The looming energy crisis harkens back to previous Middle East conflicts that triggered severe economic shocks. The 1973 oil embargo saw prices skyrocket by nearly 300%, and the 1979 Iranian Revolution caused them to more than double. The 1990 invasion of Kuwait also led to a doubling of oil prices in just four months. Major economies are assessing their strategic petroleum reserves in response to the current threat. The U.S. holds approximately 415.44 million barrels, while the European Union has enough for 90 days of consumption. Japan's oil stockpiles can cover 254 days of net imports. Iran's capacity to disrupt shipping is a key factor in the current crisis. Its Shahed-136 drones have a range of up to 2,500 kilometers and can carry a warhead of 30-50 kilograms.
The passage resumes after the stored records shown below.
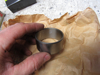 Picture of Claas 0002118260 2118260 211826.0 Inner Ring Bushing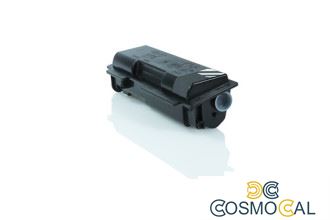 Toner Compatible Triumph DC2315 Utax CD1315-6K#611310010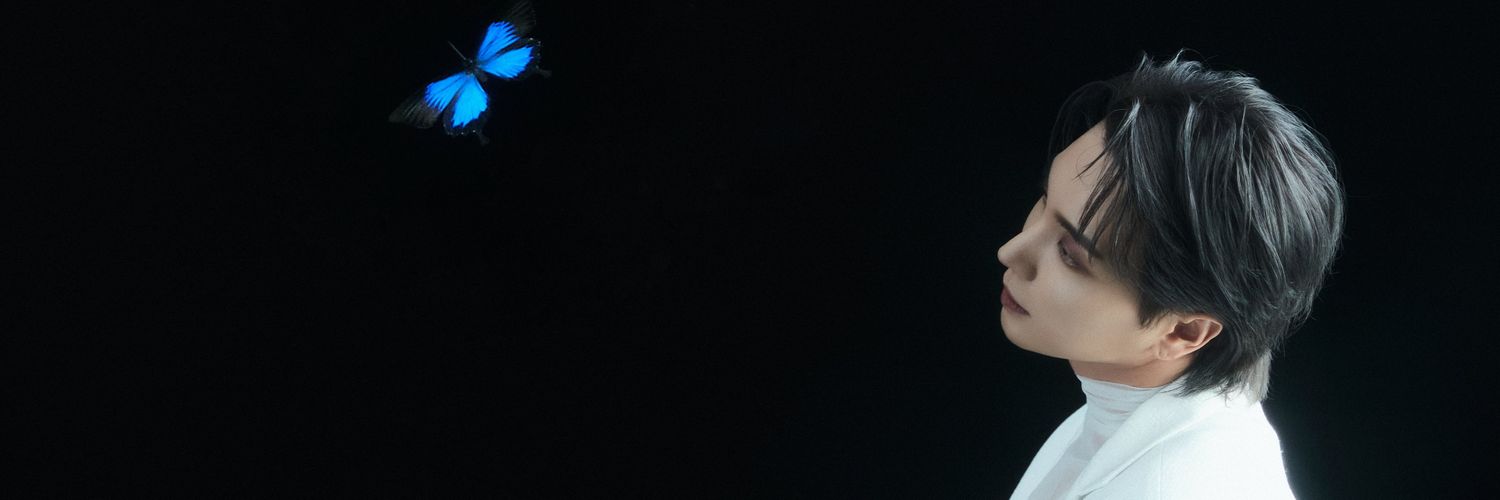 KayeEm08's profile banner image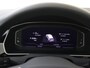 Volkswagen Passat Variant 1.4 TSI PHEV GTE Business | SoH 98% | Panoramadak | Trekhaak | Standkachel |Parkeerassistent | Navigatie | Adaptieve cruise control | Achteruitrijcamera | LED matrix verlichting | Stoelverwarming |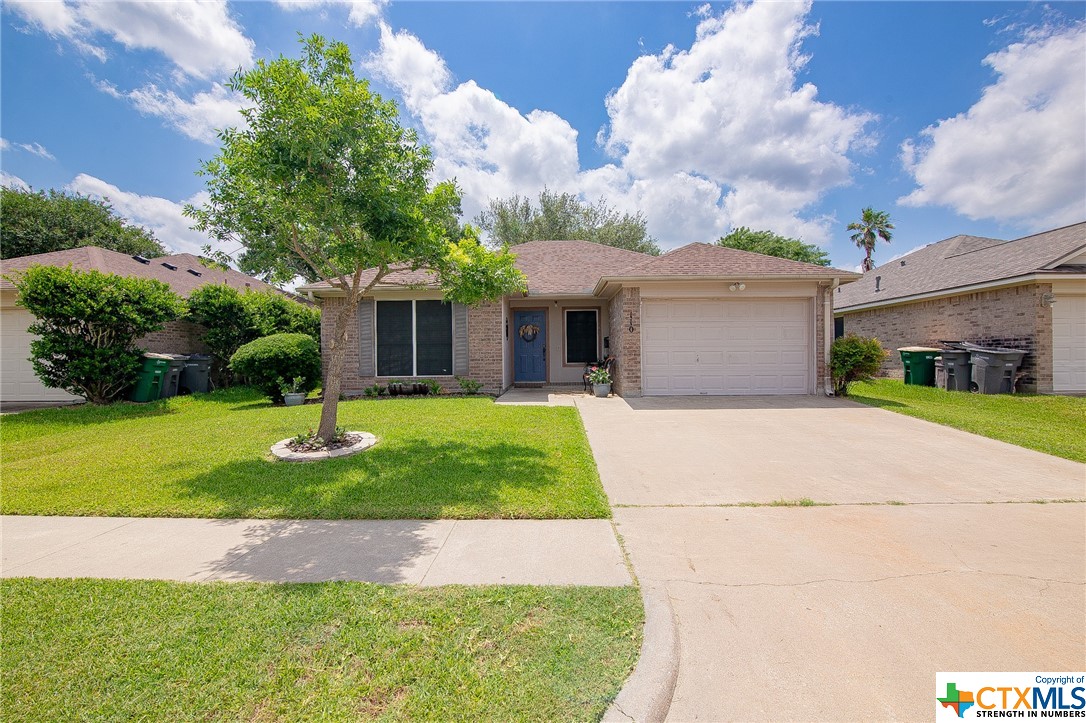 110 Brookwood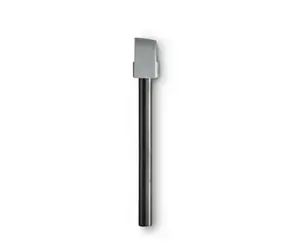 VICTORINOX FireSteel Venture Pro skałkowy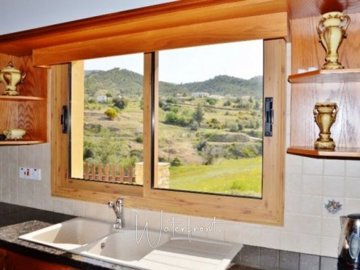 23123-4-bedroom-spacious-villa-argaka-paphosf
These drones are designed to be difficult to intercept, flying low and slow on irregular flight paths. In addition to its drone capabilities, Iran possesses a fleet of Ghadir-class midget submarines. These submarines are designed for shallow-water operations and can launch torpedoes, anti-ship missiles, and lay naval mines, posing a significant threat to commercial shipping in the Strait of Hormuz. The damage to Qatar's Ras Laffan LNG facilities, which account for about a fifth of the world's supply, has had an immediate and significant impact. The shutdown has sent shockwaves through global gas markets, with the UK's natural gas futures jumping by over 40%. Key Asian importers are also feeling the effects of the LNG disruption. Qatari LNG constitutes a significant portion of the supply for several countries, including 42-52% for India, 14-19% for South Korea, and 25% for Taiwan. While Japan has stated it will not be immediately impacted due to a three-week inventory, the long-term consequences of a prolonged shutdown are a major concern for the region. The CEO of QatarEnergy has stated that LNG production cannot resume until the conflict completely ends, after which it could still take weeks to return to normal delivery schedules. This prolonged uncertainty is a significant factor for global energy markets as they navigate the ongoing crisis.